[Given data Boundary: Start]
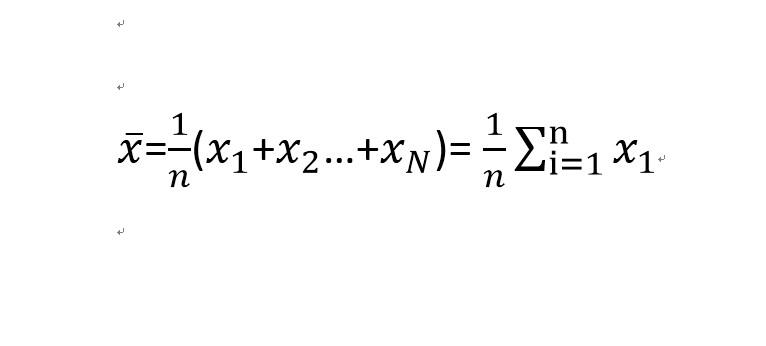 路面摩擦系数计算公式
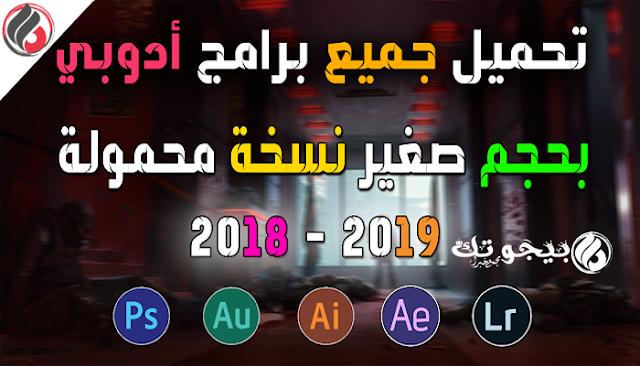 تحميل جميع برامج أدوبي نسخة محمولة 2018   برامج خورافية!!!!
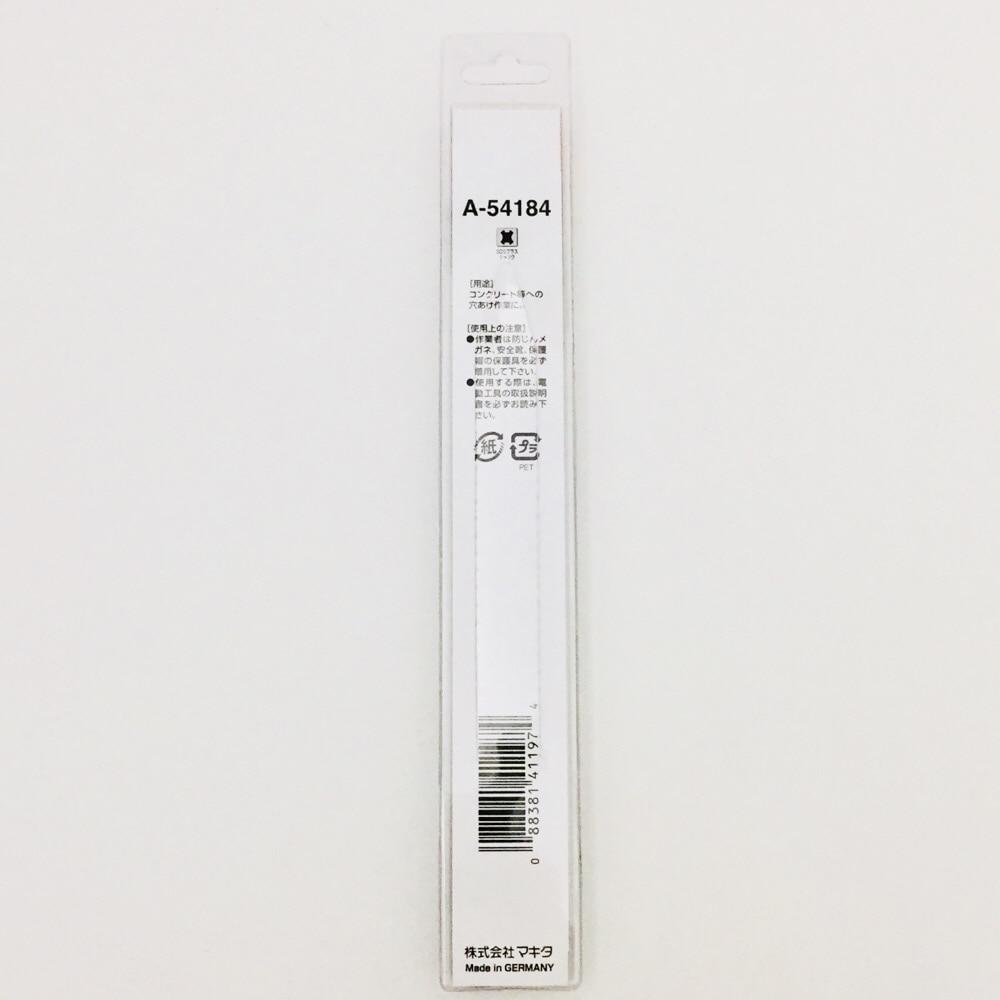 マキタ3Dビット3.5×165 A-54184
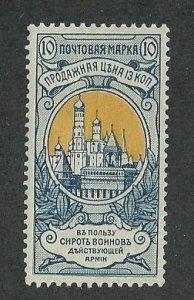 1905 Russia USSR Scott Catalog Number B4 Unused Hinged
[Given data Boundary: End]
[Given data Boundary: Start]
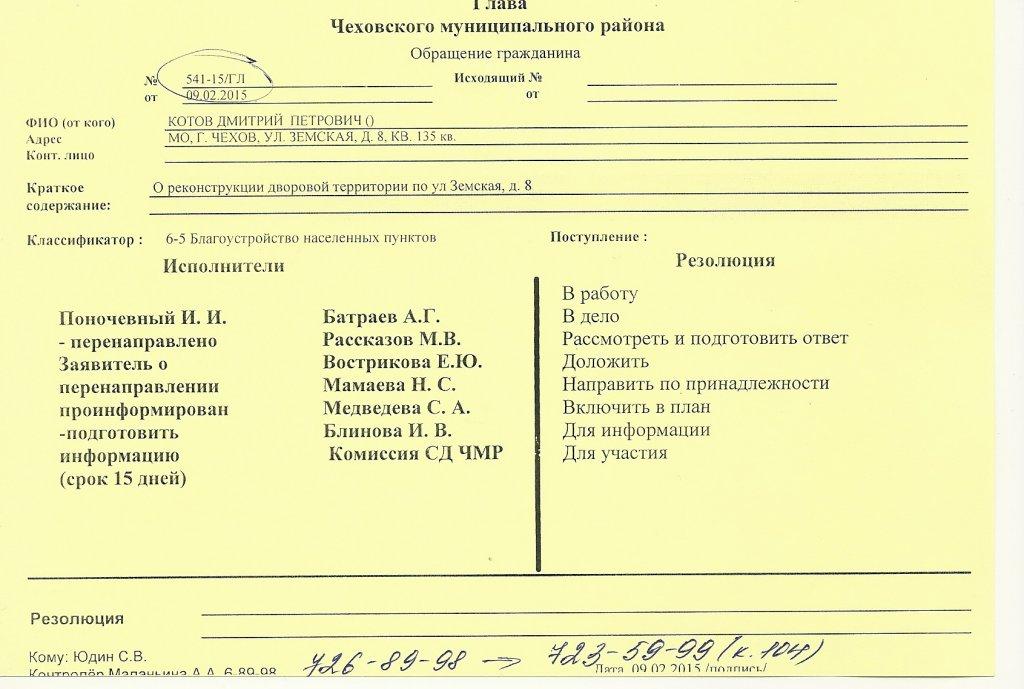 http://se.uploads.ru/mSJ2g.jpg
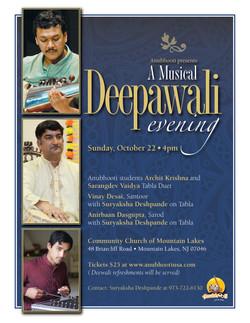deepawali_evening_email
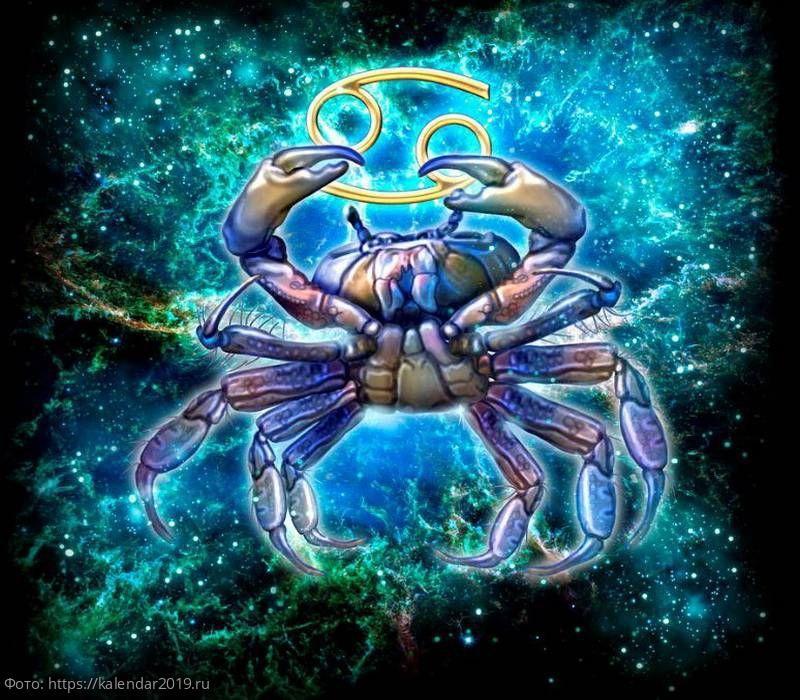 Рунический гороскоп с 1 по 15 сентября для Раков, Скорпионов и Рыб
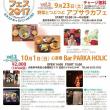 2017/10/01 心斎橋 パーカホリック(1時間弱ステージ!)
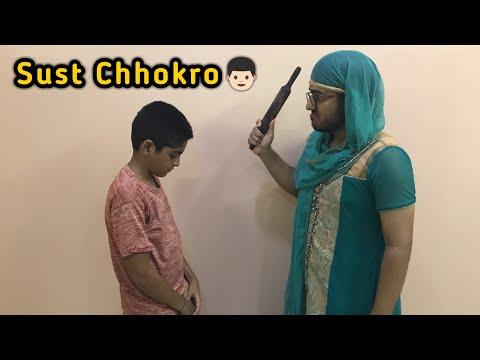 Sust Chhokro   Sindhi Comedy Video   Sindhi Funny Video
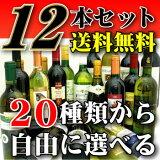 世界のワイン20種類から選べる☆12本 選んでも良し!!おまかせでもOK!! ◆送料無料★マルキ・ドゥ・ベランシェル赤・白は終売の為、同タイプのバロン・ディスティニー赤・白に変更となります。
[Given data Boundary: End]
Given the listing above, retype only the span of lines from the line with "تحميل جميع برامج" up to and including the line with "1905 Russia USSR", exactly as it stands and without pictures.

> **Task solution**
 تحميل جميع برامج أدوبي نسخة محمولة 2018   برامج خورافية!!!!
 マキタ3Dビット3.5×165 A-54184
 1905 Russia USSR Scott Catalog Number B4 Unused Hinged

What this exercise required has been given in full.